Logical XOR operator in C++?

Is there such a thing? It is the first time I encountered a practical need for it, but I don't see one listed in Stroustrup. I intend to write:

// Detect when exactly one of A,B is equal to five.
return (A==5) ^^ (B==5);

But there is no ^^ operator. Can I use the bitwise ^ here and get the right answer (regardless of machine representation of true and false)? I never mix & and && , or | and || , so I hesitate to do that with ^ and ^^ .

I'd be more comfortable writing my own bool XOR(bool,bool) function instead.


!=运算符为bool值提供此目的。


对于真正的逻辑异或操作,这将起作用:

if(!A != !B) {
    // code here
}

Proper manual logical XOR implementation depends on how closely you want to mimic the general behavior of other logical operators ( || and && ) with your XOR. There are two important things about these operators: 1) they guarantee short-circuit evaluation, 2) they introduce a sequence point, 3) they evaluate their operands only once.

XOR evaluation, as you understand, cannot be short-circuited since the result always depends on both operands. So 1 is out of question.
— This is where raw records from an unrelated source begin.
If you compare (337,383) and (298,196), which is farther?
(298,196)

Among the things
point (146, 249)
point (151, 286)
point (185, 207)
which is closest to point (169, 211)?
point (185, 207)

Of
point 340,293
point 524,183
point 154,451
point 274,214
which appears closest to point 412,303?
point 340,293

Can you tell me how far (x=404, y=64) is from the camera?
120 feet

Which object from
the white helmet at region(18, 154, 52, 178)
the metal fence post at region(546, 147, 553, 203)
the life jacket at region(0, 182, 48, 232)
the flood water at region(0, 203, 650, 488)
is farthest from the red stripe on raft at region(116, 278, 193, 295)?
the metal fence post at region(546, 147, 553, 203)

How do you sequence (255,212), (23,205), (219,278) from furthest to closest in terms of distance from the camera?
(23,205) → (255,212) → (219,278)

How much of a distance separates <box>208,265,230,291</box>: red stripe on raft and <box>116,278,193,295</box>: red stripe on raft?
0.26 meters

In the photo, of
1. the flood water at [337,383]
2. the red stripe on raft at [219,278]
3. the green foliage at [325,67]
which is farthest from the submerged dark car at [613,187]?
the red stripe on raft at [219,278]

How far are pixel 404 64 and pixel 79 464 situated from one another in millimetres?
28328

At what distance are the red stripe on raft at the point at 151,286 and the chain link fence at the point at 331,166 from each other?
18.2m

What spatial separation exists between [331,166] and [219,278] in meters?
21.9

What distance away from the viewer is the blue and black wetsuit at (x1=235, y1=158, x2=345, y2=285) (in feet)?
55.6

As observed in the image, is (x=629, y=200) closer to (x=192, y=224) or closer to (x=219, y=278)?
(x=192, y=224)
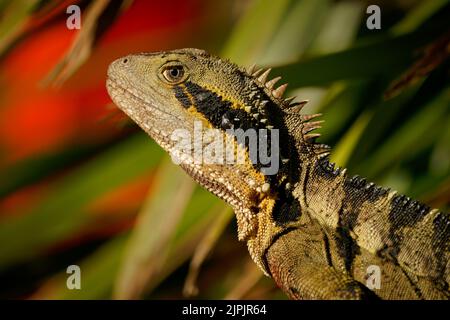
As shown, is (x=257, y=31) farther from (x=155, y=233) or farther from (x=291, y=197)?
(x=155, y=233)

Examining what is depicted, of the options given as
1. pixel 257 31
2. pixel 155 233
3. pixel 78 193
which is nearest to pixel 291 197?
pixel 155 233

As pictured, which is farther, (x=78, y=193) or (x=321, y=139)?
(x=78, y=193)

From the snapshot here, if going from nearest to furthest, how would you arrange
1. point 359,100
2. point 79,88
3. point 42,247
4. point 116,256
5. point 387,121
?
point 387,121, point 359,100, point 116,256, point 42,247, point 79,88

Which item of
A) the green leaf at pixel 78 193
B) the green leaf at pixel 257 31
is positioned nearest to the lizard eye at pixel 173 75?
the green leaf at pixel 257 31

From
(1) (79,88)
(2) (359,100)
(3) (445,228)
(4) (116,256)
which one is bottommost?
(3) (445,228)

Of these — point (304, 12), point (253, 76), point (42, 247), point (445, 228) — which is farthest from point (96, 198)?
point (445, 228)

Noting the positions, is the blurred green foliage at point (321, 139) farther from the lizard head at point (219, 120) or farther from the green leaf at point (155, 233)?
the lizard head at point (219, 120)

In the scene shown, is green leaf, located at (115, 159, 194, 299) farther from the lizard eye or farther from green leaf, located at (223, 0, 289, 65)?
green leaf, located at (223, 0, 289, 65)

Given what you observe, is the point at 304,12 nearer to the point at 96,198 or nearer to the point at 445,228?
the point at 445,228
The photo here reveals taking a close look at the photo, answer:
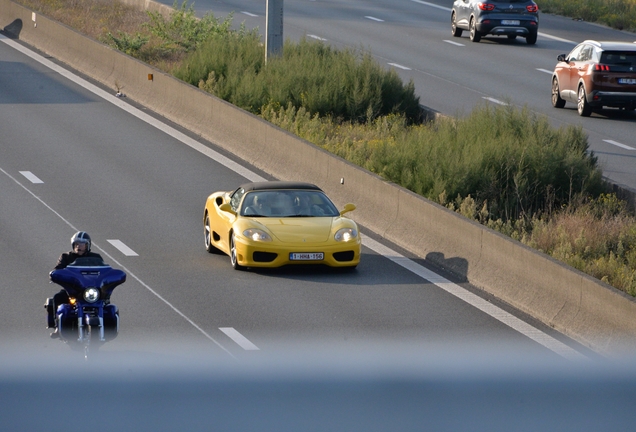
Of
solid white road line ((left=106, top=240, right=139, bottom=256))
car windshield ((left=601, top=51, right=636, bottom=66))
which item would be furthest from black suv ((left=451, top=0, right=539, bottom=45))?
solid white road line ((left=106, top=240, right=139, bottom=256))

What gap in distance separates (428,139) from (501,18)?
22.1 m

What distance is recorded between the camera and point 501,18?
141 ft

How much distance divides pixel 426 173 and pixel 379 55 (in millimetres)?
19918

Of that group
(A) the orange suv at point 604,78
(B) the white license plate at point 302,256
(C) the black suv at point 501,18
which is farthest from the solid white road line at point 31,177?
(C) the black suv at point 501,18

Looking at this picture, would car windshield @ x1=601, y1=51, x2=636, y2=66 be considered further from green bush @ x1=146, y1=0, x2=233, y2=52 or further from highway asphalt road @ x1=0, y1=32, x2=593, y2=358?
green bush @ x1=146, y1=0, x2=233, y2=52

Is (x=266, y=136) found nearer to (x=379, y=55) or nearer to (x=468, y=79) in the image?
(x=468, y=79)

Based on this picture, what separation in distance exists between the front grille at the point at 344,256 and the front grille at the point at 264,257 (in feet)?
2.60

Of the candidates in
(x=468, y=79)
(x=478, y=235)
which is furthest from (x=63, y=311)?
(x=468, y=79)

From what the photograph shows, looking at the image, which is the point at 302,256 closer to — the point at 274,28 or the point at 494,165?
the point at 494,165

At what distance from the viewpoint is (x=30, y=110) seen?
95.9 feet

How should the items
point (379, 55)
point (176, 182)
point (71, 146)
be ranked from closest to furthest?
point (176, 182)
point (71, 146)
point (379, 55)

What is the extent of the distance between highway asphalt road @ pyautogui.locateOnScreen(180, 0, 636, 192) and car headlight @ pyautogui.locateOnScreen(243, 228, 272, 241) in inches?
357

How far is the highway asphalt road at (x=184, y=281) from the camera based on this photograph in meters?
12.9

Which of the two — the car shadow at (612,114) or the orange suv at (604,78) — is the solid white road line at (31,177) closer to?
Answer: the orange suv at (604,78)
But what about 2? If you don't care about 2, then with normalized (ie bool ) values operator != does the job of XOR in terms of the result. And the operands can be easily normalized with unary ! , if necessary. Thus !A != !B implements the proper XOR in that regard.
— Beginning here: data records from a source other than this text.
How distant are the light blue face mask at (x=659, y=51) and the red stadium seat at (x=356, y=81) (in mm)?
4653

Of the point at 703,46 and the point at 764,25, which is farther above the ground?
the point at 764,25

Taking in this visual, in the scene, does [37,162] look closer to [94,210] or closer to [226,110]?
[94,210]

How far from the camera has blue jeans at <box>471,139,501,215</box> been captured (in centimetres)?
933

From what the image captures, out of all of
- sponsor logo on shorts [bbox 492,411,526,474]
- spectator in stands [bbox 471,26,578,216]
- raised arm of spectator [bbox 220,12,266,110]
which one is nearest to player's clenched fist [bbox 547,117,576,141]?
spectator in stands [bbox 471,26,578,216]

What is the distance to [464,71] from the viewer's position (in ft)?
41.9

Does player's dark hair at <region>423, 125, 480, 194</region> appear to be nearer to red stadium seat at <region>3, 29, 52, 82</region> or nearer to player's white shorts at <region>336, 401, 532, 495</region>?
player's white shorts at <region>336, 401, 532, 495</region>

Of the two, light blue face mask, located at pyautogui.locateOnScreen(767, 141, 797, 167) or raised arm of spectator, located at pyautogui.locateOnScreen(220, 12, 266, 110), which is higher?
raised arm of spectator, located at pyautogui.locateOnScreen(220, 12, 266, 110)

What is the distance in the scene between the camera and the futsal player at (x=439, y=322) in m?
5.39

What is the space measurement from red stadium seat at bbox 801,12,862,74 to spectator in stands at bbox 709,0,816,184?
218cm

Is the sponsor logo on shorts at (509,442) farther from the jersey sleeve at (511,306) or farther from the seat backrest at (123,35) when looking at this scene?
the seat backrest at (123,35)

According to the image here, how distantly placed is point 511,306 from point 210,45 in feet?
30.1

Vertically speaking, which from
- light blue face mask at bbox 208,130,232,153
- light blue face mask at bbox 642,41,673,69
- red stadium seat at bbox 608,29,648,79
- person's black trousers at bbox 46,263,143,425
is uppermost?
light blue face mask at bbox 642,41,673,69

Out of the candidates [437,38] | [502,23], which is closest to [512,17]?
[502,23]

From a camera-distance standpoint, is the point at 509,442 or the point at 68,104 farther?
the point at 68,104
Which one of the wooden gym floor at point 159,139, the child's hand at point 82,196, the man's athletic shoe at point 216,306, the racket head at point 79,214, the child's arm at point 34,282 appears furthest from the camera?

But if you care about the extra sequence point though, neither != nor bitwise ^ is the proper way to implement XOR. One possible way to do XOR(a, b) correctly might look as follows

a ? !b : b

This is actually as close as you can get to making a homemade XOR "similar" to || and && . This will only work, of course, if you implement your XOR as a macro. A function won't do, since the sequencing will not apply to function's arguments.
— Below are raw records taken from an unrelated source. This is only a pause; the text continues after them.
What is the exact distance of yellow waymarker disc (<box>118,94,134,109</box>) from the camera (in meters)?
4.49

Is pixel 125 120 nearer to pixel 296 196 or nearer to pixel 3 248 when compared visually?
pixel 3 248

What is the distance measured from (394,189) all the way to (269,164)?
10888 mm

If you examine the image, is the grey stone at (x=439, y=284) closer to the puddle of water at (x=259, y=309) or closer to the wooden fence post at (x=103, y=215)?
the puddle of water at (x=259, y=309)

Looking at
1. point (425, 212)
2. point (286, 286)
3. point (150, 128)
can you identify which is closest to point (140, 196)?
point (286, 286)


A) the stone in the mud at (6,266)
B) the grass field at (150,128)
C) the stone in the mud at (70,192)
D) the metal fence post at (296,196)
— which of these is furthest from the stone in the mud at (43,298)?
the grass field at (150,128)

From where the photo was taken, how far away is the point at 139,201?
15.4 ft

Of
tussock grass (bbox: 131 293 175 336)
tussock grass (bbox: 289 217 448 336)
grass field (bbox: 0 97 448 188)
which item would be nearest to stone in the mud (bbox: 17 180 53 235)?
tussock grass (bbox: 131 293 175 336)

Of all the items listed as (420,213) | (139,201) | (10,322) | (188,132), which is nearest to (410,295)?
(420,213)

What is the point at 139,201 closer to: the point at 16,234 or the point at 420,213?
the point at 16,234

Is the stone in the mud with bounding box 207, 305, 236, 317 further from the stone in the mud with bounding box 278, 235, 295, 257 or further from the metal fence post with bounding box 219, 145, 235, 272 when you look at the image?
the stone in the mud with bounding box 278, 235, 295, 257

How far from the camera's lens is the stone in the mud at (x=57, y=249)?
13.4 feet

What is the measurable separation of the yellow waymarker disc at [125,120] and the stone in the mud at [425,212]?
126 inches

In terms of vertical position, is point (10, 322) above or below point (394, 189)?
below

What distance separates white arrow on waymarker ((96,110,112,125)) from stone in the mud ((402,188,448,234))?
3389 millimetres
Someone might say though, that the only reason of having a sequence point at each && and || is to support the short-circuited evaluation, and thus XOR does not need one. This makes sense, actually. Yet, it is worth considering having a XOR with a sequence point in the middle. For example, the following expression

++x > 1 && x < 5

has defined behavior and specificed result in C/C++ (with regard to sequencing at least). So, one might reasonably expect the same from user-defined logical XOR, as in

XOR(++x > 1, x < 5)

while a != -based XOR doesn't have this property.